DT: Well, there was Jerry Lewis... then in my adolescence it was the Marx Brothers, who I still love to this day. In my teen years George Carlin was big, Robert Kline... then there's the Firesign Theater. They were like the American Monty Python; but they were more controversial and more surrealistic. In America, TV would not have them, but records would. They sold a lot of pop songs and did movies, just brilliant stuff, and brilliant use of audio alone. And that fascinated me. At that time there was no such thing as video that everyone has access to now. Radio was far more common than it is today. I started out in radio in Philadelphia years later, inspired in part by The Firesign Theater. Now, one of the four guys from the group (see insert) is a personal friend of mine, which to me is like, WOW, you know? I wish I could have made friends with Groucho Marx as well; but unfortunately, I was a little out of sync in my timing there. He was gone before I got out to LA; one of the greatest comedians that ever lived.

V5: How did you end up in Italy?

DT: I got a scholarship from Temple University to go abroad for a semester. I thought it was going to be a little vacation from show business. I was doing a little radio program and some live gigs as a stand-up in Philadelphia and around the area, wherever I could find a place to play. I was just over 19 so I was playing in places I wasn't old enough to be in. It was an entirely different world then.
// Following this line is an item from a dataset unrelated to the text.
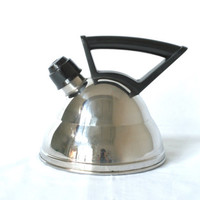 Vintage German Kettle, Whistling, Stainless Steel Bakelite Handle, Made in Germany by Schulte-Ufer, Post Modern Water or Tea Kettle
V5: How did you get the role of Xenon on SHE (1983)?

DT: I auditioned for it. I was already here; and prior to that film I did a TV show called TILT! (1979) which had been a major hit for the Italians and it represented them at TV festivals around the world. I think it won some awards although they didn't share it with me. It was my first break and gave me a big break in show business here right away. I came here with two hundred dollars in travelers checks and that was it. For a semester that's not much. At first I played the streets as a mime doing robotics and whatnot to make money. At night I did a radio program called Radio Daily American, which was the English language newspaper here in Rome and they had their own radio station. It didn't pay much but it paid enough to get me to stay an extra couple of weeks after the semester was over. 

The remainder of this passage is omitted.